In this lesson Jeremy uses a command:
md.val_ds.denorm(to_np(x))[0]
but there are no anymore such functions in Fast.ai 1.0
So how to transform X data to an image that I can show on the screen?
In a v1 framework, I have not found a straightforward way to predict multiple targets unless the data match the head pose dataset. It would be awesome to have an example case that is not coordinate-based, but multitasking. An example would be predicting dog height and weight from an image. Or a mixed-data type case where you predict class and a continuous variable, eg, breed and weight.
I succeeded to make it work using PointsItemList class and the data creation like this having each predicted label in a separate column. First column in the table keeps a list of image file names.
I still see a problem after all my fights to make this notebook work with Fast.ai 1.0.

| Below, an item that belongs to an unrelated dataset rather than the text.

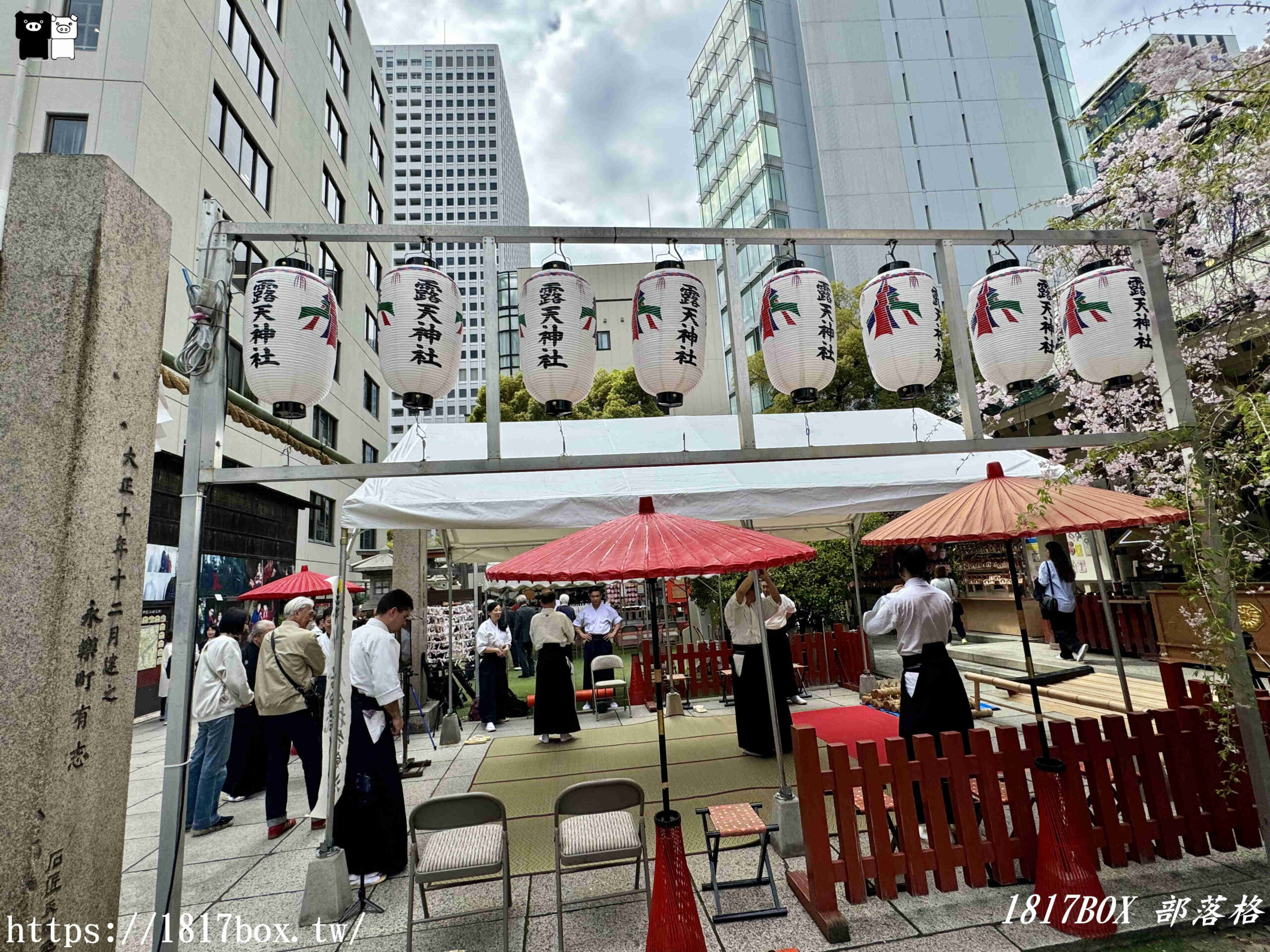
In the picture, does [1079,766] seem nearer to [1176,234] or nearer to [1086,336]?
[1086,336]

The coordinates of bounding boxes were given for training within dimensions of the original picture, but trained on a picture of a size (224x224).
I do not see a transformation of bounding box coordinates happening in any place.
@ilovescience
And also I can not use .transform(get_transforms(), tfm_y=True, size=sz) . (tfm_y=True)
it gives me an error:
Exception: It’s not possible to apply those transforms to your dataset:
Not implemented: you can’t apply transforms to this type of item (MultiCategory)
Only problem is that I don’t think it would do the proper transforms on the values, so you probably couldn’t do any rotation transforms.
The alternative would be to use PointsItemList but have the columns be the four points, rather than just two points and width and height. Maybe because of passing just two points and height and width, it is getting confused and is not recognizing it as Image Points?
Thanks for trying to help.
I still did not succeed to make this notebook to work properly.
I tried to use PointsItemList class and then either to use .label_from_df() or .label_from_func()
although in last case I am not sure what exactly type of data I should return from this function.
I do not use width and height, but coordinates of a second corner.
So far I did not succeed to create a data bunch with ‘tfm_y=True’ option in either way.
Without it, it seems that I can make the system train, but because of smaller size of images for training the coordinates of bounding boxes will be wrong by definition.
I switched now to NLP topics, but I will try to return and see if I can still make this work a little but later.
I will try your recommendations too.
If you meanwhile discover some more useful info please let me know.
Thanks for puzzling through this! Maybe it’s obvious to others, but I’ve found that the data source need not be a PointsItemList. For example, ImageList also works:
While this is true for most image regression problems, it is not as helpful for bounding box regression/object detection. This is because the PointsItemList supports transformations for both the image and the points, so the image can be resized, rotated, etc. with the points also transformed. However, the above discussion showed that we were having some difficulties doing so.
If the label value does not change if the image is transformed, then it is fine doing the approach you outlined.